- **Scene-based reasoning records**
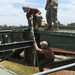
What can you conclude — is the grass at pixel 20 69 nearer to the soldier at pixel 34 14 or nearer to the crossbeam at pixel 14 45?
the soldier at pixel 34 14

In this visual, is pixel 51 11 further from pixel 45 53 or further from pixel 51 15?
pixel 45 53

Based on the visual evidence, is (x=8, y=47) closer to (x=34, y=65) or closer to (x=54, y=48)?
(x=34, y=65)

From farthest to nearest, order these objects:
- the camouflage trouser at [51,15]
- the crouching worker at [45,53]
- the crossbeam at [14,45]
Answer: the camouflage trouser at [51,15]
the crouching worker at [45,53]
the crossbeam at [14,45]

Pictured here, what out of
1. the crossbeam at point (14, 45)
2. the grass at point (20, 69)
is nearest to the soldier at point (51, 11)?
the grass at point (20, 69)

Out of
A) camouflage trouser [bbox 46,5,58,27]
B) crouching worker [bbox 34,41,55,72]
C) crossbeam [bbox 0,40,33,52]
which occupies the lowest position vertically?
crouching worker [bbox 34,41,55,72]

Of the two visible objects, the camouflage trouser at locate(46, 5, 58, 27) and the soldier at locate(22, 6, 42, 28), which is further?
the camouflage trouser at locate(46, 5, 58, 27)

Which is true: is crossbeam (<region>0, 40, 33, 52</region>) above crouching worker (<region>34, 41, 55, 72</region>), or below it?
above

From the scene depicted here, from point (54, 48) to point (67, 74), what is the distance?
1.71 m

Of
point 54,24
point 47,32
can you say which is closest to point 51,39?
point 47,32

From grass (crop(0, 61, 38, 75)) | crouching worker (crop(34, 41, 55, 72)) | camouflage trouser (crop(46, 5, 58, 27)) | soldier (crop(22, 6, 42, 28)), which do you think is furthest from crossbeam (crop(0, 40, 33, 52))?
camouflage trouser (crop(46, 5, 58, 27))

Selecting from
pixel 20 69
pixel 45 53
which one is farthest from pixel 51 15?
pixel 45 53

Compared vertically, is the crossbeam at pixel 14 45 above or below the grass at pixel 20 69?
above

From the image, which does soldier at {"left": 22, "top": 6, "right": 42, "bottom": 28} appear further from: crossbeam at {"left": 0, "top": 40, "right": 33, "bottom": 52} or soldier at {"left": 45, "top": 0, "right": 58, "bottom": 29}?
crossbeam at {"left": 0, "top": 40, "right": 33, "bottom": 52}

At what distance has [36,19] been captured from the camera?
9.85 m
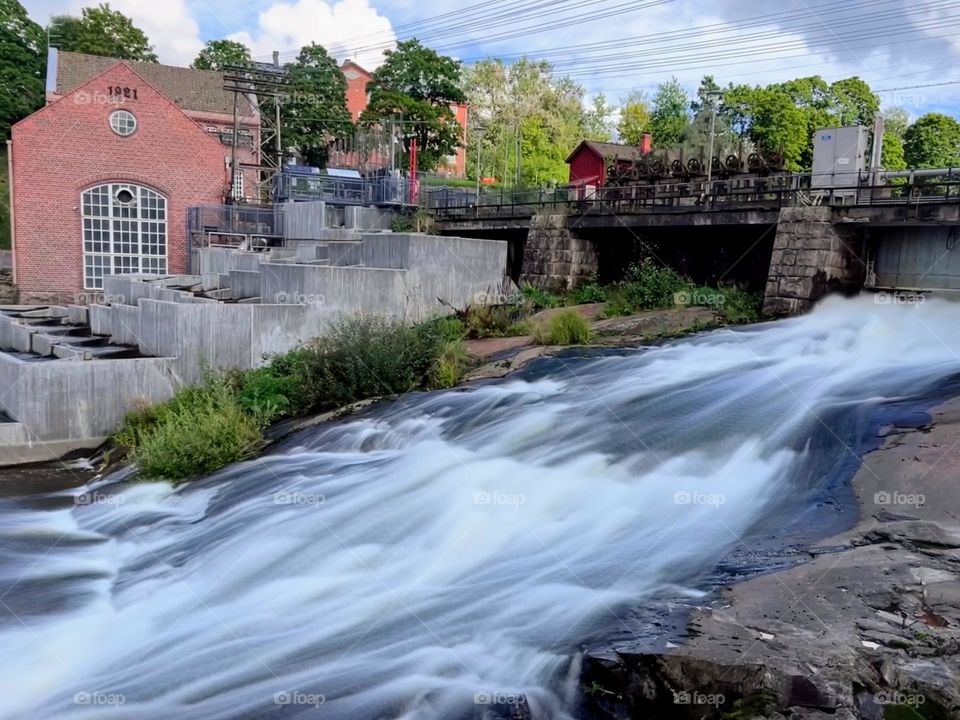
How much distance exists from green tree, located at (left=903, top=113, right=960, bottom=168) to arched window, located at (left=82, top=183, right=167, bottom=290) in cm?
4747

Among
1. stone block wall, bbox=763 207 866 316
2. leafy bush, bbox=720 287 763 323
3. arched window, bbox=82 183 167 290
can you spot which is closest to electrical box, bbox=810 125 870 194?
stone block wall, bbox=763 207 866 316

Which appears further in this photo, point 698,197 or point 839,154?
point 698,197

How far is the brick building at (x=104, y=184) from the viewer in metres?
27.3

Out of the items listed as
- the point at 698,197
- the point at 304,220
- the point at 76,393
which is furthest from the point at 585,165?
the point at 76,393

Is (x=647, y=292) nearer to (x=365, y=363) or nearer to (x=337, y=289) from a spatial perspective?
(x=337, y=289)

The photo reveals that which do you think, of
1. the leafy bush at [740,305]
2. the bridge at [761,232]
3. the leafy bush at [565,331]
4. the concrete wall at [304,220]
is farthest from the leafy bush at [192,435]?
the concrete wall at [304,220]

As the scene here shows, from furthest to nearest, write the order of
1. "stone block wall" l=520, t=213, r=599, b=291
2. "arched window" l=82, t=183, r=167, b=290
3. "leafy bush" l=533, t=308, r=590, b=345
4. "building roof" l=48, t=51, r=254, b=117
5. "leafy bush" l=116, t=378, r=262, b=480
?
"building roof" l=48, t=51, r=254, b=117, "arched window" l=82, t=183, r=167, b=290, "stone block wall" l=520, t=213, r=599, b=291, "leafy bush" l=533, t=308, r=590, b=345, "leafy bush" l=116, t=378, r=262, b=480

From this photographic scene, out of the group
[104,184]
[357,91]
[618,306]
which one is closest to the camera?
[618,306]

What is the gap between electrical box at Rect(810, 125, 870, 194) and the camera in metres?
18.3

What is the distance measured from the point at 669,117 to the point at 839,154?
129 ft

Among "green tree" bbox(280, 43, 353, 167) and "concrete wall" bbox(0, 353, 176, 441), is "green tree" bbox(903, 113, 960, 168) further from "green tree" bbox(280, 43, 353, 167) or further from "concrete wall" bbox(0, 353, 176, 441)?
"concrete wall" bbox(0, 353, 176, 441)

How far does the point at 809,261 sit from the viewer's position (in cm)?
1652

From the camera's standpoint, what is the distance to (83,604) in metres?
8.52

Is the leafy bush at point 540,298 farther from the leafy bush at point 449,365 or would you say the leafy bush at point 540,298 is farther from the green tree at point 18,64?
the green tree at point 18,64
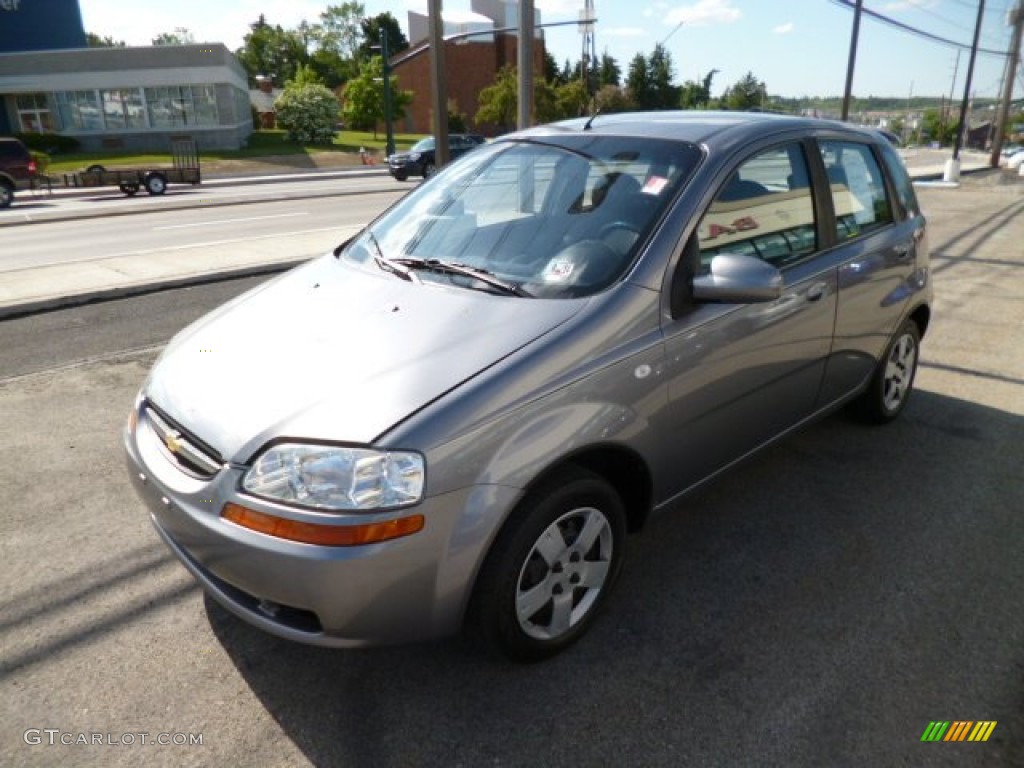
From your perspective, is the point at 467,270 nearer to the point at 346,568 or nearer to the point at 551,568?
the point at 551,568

- **What you need to do**
Please update the part of the listing that opens with the line containing "From this photographic" and runs through the end of the listing, changing "leafy bush" to "shrub" and keeping everything else the same. Return only that part, leaving out the pictures.

- **Response to this exercise**
From this photographic scene, out of the group
[104,184]
[357,91]
[618,306]
which one is closest to the camera?
[618,306]

What is the gap between electrical box at Rect(810, 125, 870, 194) and the camera in metres?
18.3

What is the distance measured from the point at 669,117 to the point at 839,154?
129 ft

Among "green tree" bbox(280, 43, 353, 167) and "concrete wall" bbox(0, 353, 176, 441), is "green tree" bbox(903, 113, 960, 168) further from "green tree" bbox(280, 43, 353, 167) or further from "concrete wall" bbox(0, 353, 176, 441)?
"concrete wall" bbox(0, 353, 176, 441)

How far does the point at 809,261 sit from the viewer's position (in cm)?
1652

From the camera's standpoint, what is the distance to (83,604) in metres?
8.52

Is the shrub at point 540,298 farther from the shrub at point 449,365 or would you say the shrub at point 540,298 is farther from the green tree at point 18,64?
the green tree at point 18,64
From your perspective, is the point at 467,270 nearer to the point at 346,568 or nearer to the point at 551,568?
the point at 551,568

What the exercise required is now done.